Spatial reasoning question data
------------
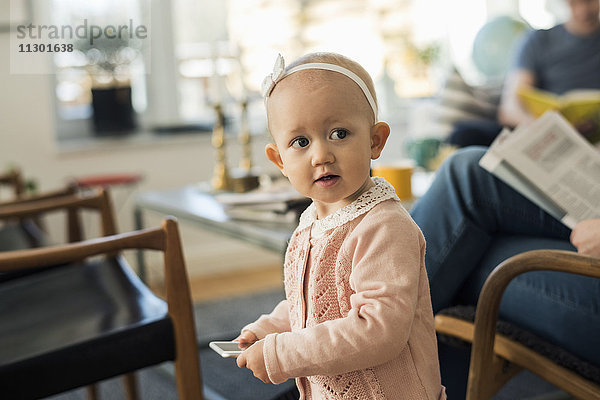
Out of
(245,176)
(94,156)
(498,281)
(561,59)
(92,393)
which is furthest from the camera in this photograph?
(94,156)

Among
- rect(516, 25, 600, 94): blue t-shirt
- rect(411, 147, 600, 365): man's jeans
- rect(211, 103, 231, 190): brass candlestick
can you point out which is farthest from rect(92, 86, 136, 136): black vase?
rect(411, 147, 600, 365): man's jeans

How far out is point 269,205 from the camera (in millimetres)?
1528

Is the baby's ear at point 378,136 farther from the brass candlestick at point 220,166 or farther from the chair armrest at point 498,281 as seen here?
the brass candlestick at point 220,166

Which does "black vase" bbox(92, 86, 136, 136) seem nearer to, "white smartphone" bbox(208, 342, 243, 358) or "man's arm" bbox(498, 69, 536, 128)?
"man's arm" bbox(498, 69, 536, 128)

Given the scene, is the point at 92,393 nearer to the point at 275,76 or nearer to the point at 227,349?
the point at 227,349

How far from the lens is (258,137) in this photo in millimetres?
3285

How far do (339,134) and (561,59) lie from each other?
8.18ft

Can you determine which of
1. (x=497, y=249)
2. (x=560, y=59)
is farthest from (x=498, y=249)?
(x=560, y=59)

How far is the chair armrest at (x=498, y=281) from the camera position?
88cm

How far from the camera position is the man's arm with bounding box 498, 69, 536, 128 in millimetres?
2586

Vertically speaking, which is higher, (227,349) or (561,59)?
(561,59)

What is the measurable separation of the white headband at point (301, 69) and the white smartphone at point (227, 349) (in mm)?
288

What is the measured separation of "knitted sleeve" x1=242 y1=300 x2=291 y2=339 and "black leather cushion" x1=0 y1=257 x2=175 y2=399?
42 centimetres

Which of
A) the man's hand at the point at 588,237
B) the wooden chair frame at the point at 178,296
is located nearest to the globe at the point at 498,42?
the man's hand at the point at 588,237
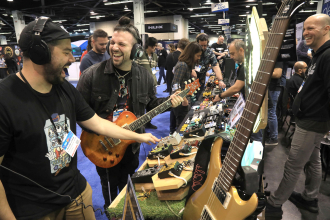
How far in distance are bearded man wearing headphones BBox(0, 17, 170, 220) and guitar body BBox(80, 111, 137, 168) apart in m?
0.60

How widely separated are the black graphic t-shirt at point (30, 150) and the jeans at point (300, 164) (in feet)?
6.95

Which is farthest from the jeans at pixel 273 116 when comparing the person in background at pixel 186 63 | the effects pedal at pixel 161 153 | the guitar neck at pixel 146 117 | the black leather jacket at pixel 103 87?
------------
• _PROBLEM STATEMENT_: Please render the stretch from the line containing "Can you determine which of" through the line containing "42 centimetres" as a Markdown table with columns Row and Line, numbering each line and leaving out blank ones.

• _RESULT OF THIS EXERCISE_:
| Row | Line |
|---|---|
| 1 | Can you determine which of |
| 2 | 1. (x=497, y=249) |
| 3 | 2. (x=560, y=59) |
| 4 | is farthest from (x=498, y=249)? |
| 5 | (x=560, y=59) |
| 6 | How far is the chair armrest at (x=498, y=281) from the camera position? |
| 7 | 88cm |
| 8 | How far from the camera position is the man's arm with bounding box 498, 69, 536, 128 in millimetres? |
| 9 | 2586 |
| 10 | Vertically speaking, which is higher, (227,349) or (561,59)? |
| 11 | (561,59) |
| 12 | What is the measurable separation of the white headband at point (301, 69) and the white smartphone at point (227, 349) (in mm)? |
| 13 | 288 |
| 14 | What is the measured separation of "knitted sleeve" x1=242 y1=300 x2=291 y2=339 and "black leather cushion" x1=0 y1=257 x2=175 y2=399? |
| 15 | 42 centimetres |